> _What is required_: Once the line containing "Young present vote fraction: 0%." has been written out, stop; until then, restate each line of the entries below word for word from the first.

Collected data
Segment Open

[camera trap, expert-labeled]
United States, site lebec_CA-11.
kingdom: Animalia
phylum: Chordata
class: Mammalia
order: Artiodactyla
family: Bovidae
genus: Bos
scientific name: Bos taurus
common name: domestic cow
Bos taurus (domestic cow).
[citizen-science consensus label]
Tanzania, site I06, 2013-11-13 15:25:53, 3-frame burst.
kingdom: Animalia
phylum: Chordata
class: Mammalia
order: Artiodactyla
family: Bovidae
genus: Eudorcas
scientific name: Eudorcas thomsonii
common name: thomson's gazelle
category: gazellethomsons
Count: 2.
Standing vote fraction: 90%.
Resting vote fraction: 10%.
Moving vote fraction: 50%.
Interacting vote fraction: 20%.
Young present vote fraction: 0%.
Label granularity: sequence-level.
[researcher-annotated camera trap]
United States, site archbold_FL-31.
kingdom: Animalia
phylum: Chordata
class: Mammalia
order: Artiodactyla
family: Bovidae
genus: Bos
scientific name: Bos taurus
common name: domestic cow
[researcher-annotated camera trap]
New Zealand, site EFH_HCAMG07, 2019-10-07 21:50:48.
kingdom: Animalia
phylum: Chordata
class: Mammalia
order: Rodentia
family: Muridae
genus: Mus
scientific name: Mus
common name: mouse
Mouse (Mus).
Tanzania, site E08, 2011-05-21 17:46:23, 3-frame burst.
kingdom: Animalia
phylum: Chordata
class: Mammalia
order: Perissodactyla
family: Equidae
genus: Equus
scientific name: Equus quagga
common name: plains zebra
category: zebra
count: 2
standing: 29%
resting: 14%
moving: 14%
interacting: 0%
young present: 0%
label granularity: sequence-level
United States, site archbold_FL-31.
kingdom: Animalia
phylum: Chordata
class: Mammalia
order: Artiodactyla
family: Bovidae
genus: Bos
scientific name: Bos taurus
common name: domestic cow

Segment Closed

> _Written solution_:
[camera trap, expert-labeled]
United States, site lebec_CA-11.
kingdom: Animalia
phylum: Chordata
class: Mammalia
order: Artiodactyla
family: Bovidae
genus: Bos
scientific name: Bos taurus
common name: domestic cow
Bos taurus (domestic cow).
[citizen-science consensus label]
Tanzania, site I06, 2013-11-13 15:25:53, 3-frame burst.
kingdom: Animalia
phylum: Chordata
class: Mammalia
order: Artiodactyla
family: Bovidae
genus: Eudorcas
scientific name: Eudorcas thomsonii
common name: thomson's gazelle
category: gazellethomsons
Count: 2.
Standing vote fraction: 90%.
Resting vote fraction: 10%.
Moving vote fraction: 50%.
Interacting vote fraction: 20%.
Young present vote fraction: 0%.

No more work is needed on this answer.